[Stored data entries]
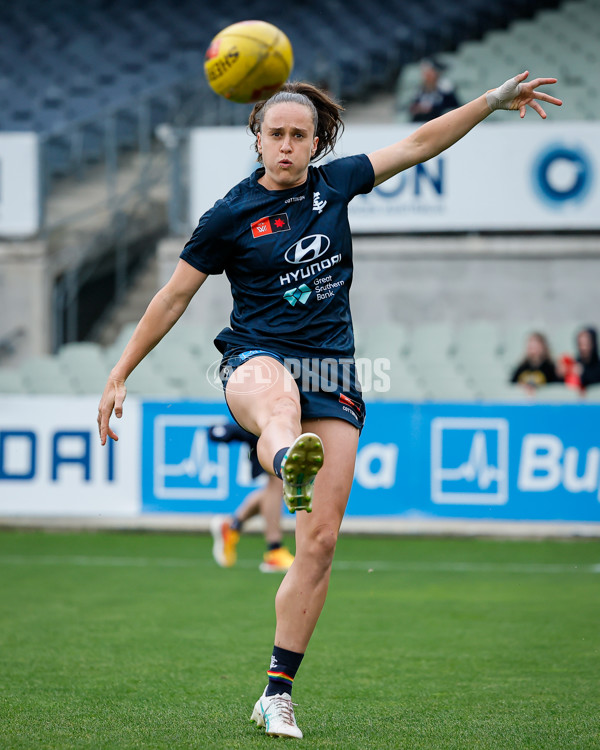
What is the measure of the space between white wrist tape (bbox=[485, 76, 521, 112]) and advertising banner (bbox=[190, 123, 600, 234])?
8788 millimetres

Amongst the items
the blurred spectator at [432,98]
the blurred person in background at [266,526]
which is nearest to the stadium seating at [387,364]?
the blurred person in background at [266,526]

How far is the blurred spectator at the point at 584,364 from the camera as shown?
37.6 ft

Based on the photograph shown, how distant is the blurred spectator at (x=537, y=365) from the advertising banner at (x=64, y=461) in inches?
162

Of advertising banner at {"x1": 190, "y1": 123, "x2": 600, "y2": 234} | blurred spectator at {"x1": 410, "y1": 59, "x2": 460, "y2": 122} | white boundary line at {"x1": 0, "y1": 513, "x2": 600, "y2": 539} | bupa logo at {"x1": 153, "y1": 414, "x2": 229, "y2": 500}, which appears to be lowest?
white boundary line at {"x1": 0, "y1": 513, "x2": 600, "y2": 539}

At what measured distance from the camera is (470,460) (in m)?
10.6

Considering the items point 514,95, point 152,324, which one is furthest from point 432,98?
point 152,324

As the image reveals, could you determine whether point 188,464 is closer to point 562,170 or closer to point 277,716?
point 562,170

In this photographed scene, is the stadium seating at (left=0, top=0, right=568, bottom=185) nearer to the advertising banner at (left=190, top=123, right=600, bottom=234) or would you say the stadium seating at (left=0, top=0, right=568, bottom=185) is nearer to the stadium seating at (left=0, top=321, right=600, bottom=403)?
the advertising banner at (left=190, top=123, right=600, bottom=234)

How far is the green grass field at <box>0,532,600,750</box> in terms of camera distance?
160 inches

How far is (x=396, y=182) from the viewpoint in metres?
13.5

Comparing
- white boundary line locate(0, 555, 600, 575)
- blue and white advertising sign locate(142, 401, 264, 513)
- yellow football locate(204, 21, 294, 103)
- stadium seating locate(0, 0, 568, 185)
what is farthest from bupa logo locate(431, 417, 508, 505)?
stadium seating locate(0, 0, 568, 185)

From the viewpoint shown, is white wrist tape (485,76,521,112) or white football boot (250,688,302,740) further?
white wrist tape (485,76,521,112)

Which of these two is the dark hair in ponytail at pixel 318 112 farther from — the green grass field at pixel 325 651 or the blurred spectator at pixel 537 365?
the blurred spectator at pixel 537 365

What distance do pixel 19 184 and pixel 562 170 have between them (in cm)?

WORK TO DO: Reproduce every one of the stored data entries above word for word, omitting the pictures.

RESULT FOR THIS EXERCISE:
What is the measure of the space between white wrist tape (bbox=[485, 76, 521, 112]) and advertising banner (bbox=[190, 123, 600, 234])?
8788 millimetres

Amongst the items
the blurred spectator at [432,98]
the blurred person in background at [266,526]
which is nearest to the stadium seating at [387,364]?
the blurred person in background at [266,526]

How far is the blurred spectator at the point at 584,364 from the camera as shown?
37.6 ft

Based on the photograph shown, how distant is the blurred spectator at (x=537, y=365) from the advertising banner at (x=64, y=461) in inches?
162

Of advertising banner at {"x1": 190, "y1": 123, "x2": 600, "y2": 234} | blurred spectator at {"x1": 410, "y1": 59, "x2": 460, "y2": 122} | white boundary line at {"x1": 0, "y1": 513, "x2": 600, "y2": 539} | bupa logo at {"x1": 153, "y1": 414, "x2": 229, "y2": 500}, which appears to be lowest?
white boundary line at {"x1": 0, "y1": 513, "x2": 600, "y2": 539}

At what measured distance from the camera is (470,460) (in m)?
10.6

Considering the items point 514,95, point 152,324, which one is furthest from point 432,98?
point 152,324

As the image reveals, could you determine whether point 188,464 is closer to point 562,170 or closer to point 277,716?
point 562,170

In this photographed scene, is the stadium seating at (left=0, top=0, right=568, bottom=185) nearer to the advertising banner at (left=190, top=123, right=600, bottom=234) or would you say the stadium seating at (left=0, top=0, right=568, bottom=185) is nearer to the stadium seating at (left=0, top=321, right=600, bottom=403)?
the advertising banner at (left=190, top=123, right=600, bottom=234)

How far is the green grass field at <box>0,532,600,750</box> in terms of camera distance?
160 inches

How far is (x=396, y=182) from the viewpoint in metres?
13.5

Comparing
- white boundary line locate(0, 555, 600, 575)
- blue and white advertising sign locate(142, 401, 264, 513)
- yellow football locate(204, 21, 294, 103)
- stadium seating locate(0, 0, 568, 185)
what is farthest from bupa logo locate(431, 417, 508, 505)?
stadium seating locate(0, 0, 568, 185)

From the viewpoint shown, is white wrist tape (485,76,521,112) or white football boot (250,688,302,740) further?
white wrist tape (485,76,521,112)

Which of these two is the dark hair in ponytail at pixel 318 112 farther from — the green grass field at pixel 325 651 or the blurred spectator at pixel 537 365?
the blurred spectator at pixel 537 365

What distance do pixel 19 184 and pixel 562 170 have between them (in cm)?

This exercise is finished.